- The Washington Times - Sunday, September 16, 2001

BALTIMORE Major league baseball players spend so much time on airplanes that it becomes second nature. Few if any ever gave much thought to the potential for disaster while flying from one town to another.
All that, of course, has changed since Tuesday's terrorist attacks on the World Trade Center and the Pentagon. For many players, the experience of boarding an airplane may never be the same.
"You're always going to be a little nervous because of the whole situation," Baltimore Orioles reliever Buddy Groom said. "We know who we are, and we know who's on [the planes]. But [the hijackers] trained as pilots. Who's to say one of those guys couldn't be our pilot? Not that it would happen, but you never know. That would be the perfect way to wipe out a team. So, yeah, it's always going to come across your mind."
Groom and his teammates will make their next flight tomorrow when the Orioles' charter departs BWI Airport for Toronto and a three-game series with the Blue Jays starting Tuesday night. Manager Mike Hargrove discussed a few new security measures with his players during a brief meeting Thursday, but for the most part things will stay the same when the Orioles travel.
"I think it's only normal to have a little apprehension traveling," Hargrove said. "You wonder who's servicing the plane, you wonder who's handling the luggage. There are a lot of things that you have to trust other people to do their jobs correctly. But I've learned with anything in life, you can't take all the uncertainty out of it."
Though they have not played since Sunday and must wait two more days for their season to resume, the Orioles have tried to regain a sense of normalcy. They worked out at Camden Yards yesterday and will do so again today.
Tuesday's events, though, are clearly on everyone's minds.
"Everybody talks about it all the time," Hargrove said. "You start a conversation with anybody around here, and that's immediately what you're going to talk about."

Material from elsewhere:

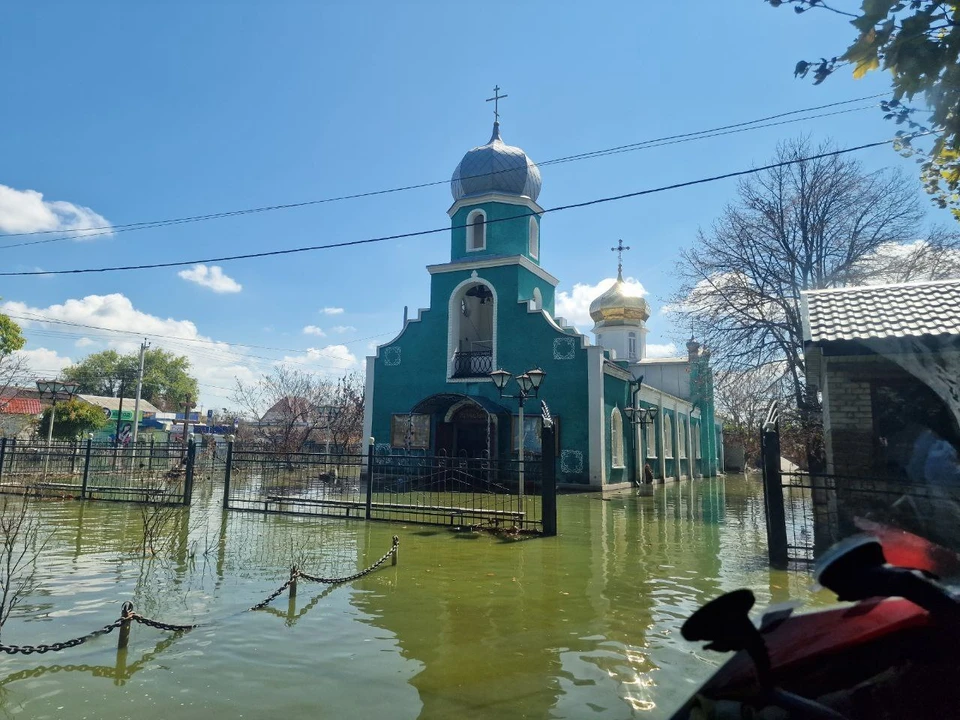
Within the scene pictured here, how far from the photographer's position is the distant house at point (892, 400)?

Players continue to support commissioner Bud Selig's decision to postpone games through the weekend, and few could have envisioned themselves having been ready to return yesterday.
"The best decision was to not play until Monday," Groom said. "The tension of the whole country there was a need for people to soak it all in and pay our respects to all the families who lost people in this. This is the worst thing that could happen. It's worse than the Oklahoma City bombing. But we'll bounce back from it, and the country will be better off for it."
Notes The Orioles do not expect to have the rest of their schedule finalized until tomorrow at the earliest. Several dilemmas from Baltimore's standpoint have complicated Major League Baseball's general plan to reschedule lost games Oct. 2-7, most notably the Ravens' 1 p.m. home game against the Tennessee Titans on Oct. 7.
The Orioles are trying to avoid scheduling their season finale and the last game of Cal Ripken's career that day and have asked MLB to push up its makeup games to Oct. 1-6. Baseball, however, does not want to schedule any games for Oct. 1.
Fans are asked to hold on to any tickets from the past week's postponed games until the new schedule is announced. Tickets for today's scheduled Orioles-Red Sox game likely will be the ones honored for the last game of the season… .
Baltimore's extended break from baseball has allowed a few players to recover from minor injuries, but three regulars are still not ready to return to full capacity.
Outfielder/shortstop Melvin Mora has an injured right elbow and probably won't be back by Tuesday. Outfielder Chris Richard's sore left shoulder continues to prevent him from throwing with any force, but he should be able to serve as designated hitter. First baseman David Segui's ongoing right knee injury has shown no improvement, and the chances of him returning this season are dwindling.